The approach begins from a large pull-off on the side of Hwy 20, the same pull-off you would use to access Silver Star via Burgundy Col (i.e. 48.5513, -120.6310) From the car to the base of our route covers 1.8 miles, gaining 1700′, is mostly off-trail, with light bushwhacking through mostly open forest with a few minor creek crossings. It should take 2 to 2.5 hours.

It’s possible to make use of an established trail for the first 0.8 miles (and virtually none of the elevation gain.) From the highway pull-off, closer to the north end (downhill end) of the pull-off, find the somewhat hard-to-see established trail to descend about 270′ through the talus field and into the forest below. About 10 minutes from the car, this trail crosses Early Winters Creek via a low foot-log. Early season, when water is running high, it may be necessary to divert slightly right (upstream,) where we found a higher & drier log in 2025 at 48.5525, -120.6279. It’s worth re-finding the Silver Star approach-trail once on the east bank. Continue following the Silver Star approach trail very briefly, watching for the right-hand trail intersection (a tenth of a mile after the creek,) with the old Early Winters Creek trail.
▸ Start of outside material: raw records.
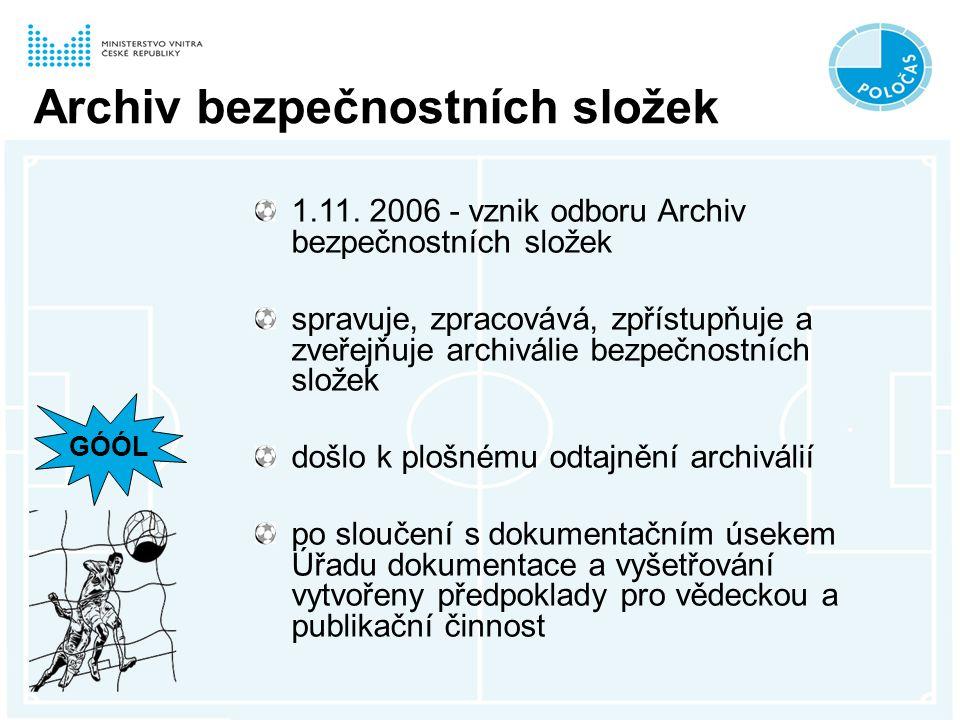 Archiv bezpečnostních složek 1.11.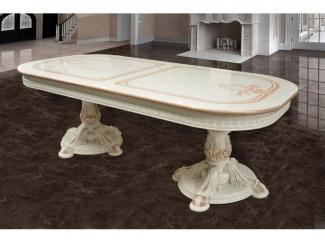 Стол обеденный 228 с рисунком - Мебельная фабрика «Виктория», г. Ульяновск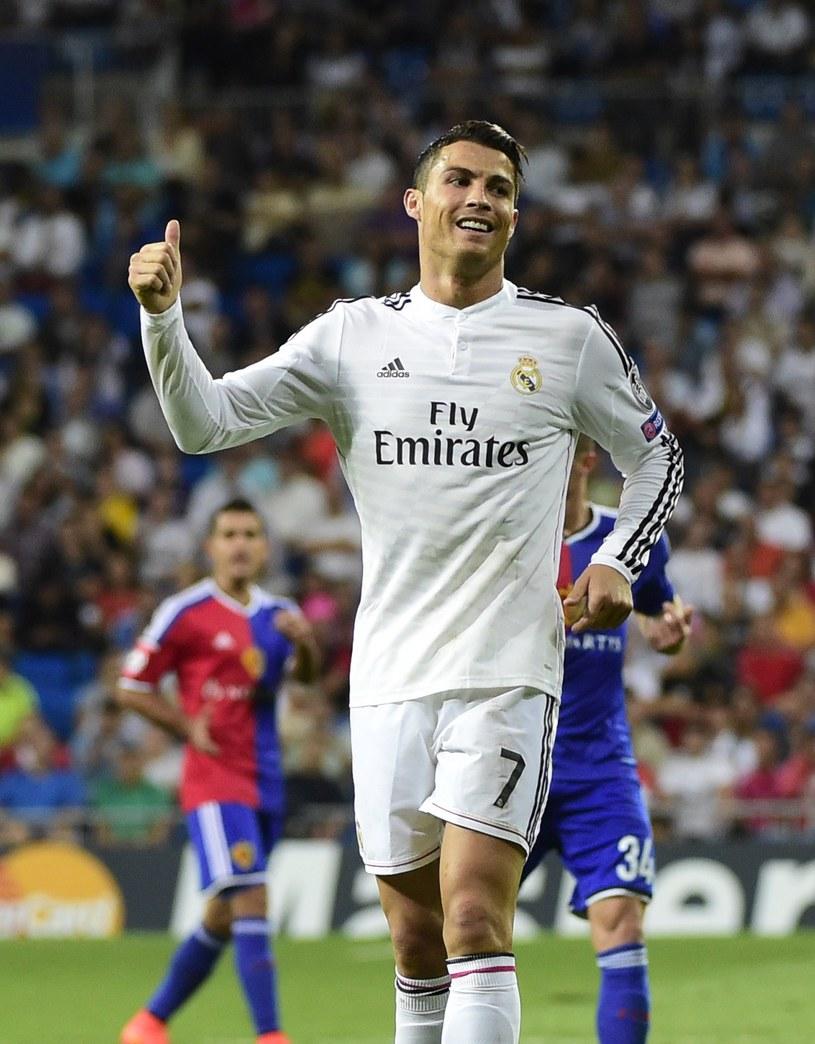 Piłkarz Realu Madryt Cristiano Ronaldo /AFP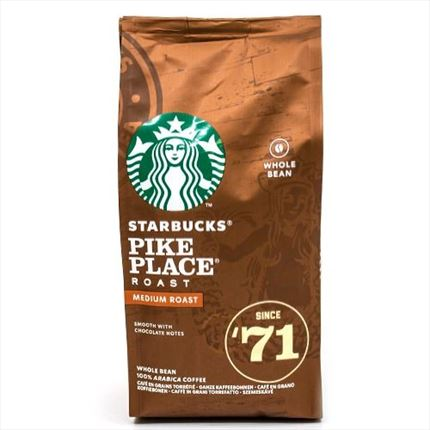 STARBUCKS CAFE PICK PLACE ROAST 200GR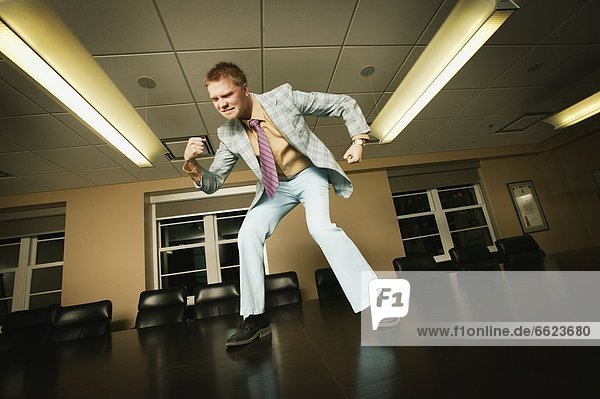 I'm The Man - Dancing On Boardroom Table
Amazingly, it looks like someone has been doing recent maintenance on this old Early Winters Creek trail: many blowdowns have been cut, and there is flagging-tape in spots, though it is still more on the “faint climbers trail” end of the spectrum. Go south (up-stream, but fairly flat) on the Early Winters Creek trail without turning left or uphill for at least another 0.4 miles from this intersection (0.8 miles total since the car.) Then pick an arbitrary departure from the trail, turn left, and let the bushwhacking begin. From here on out, navigate by GPS or gut-feel through mostly open forest vaguely uphill at first, and sidehilling rightward higher up, stepping over or through some minor shallow side-streams at times, until you reach 5200′. At 5200′, slightly descend to Willow Creek (brush thickens considerably near the creek,) and find a crossing. We were able to step across on rocks that had only an inch or two of water running over them, so waterproof hiking boots were enough to keep our feet dry. Once across, very soon an open talus field and/or strip of forest allows for going straight uphill, gaining the remaining 400′ of vert to the obvious toe of the buttress. Once you arrive at the toe of the buttress, before doing any scrambling up onto it, choose a place to stash any gear that you would like to leave here and pick up after walking off. After gearing up, a short scramble up the right-hand side of the buttress’s toe gets to a large larch, which we slung, then began our first pitch.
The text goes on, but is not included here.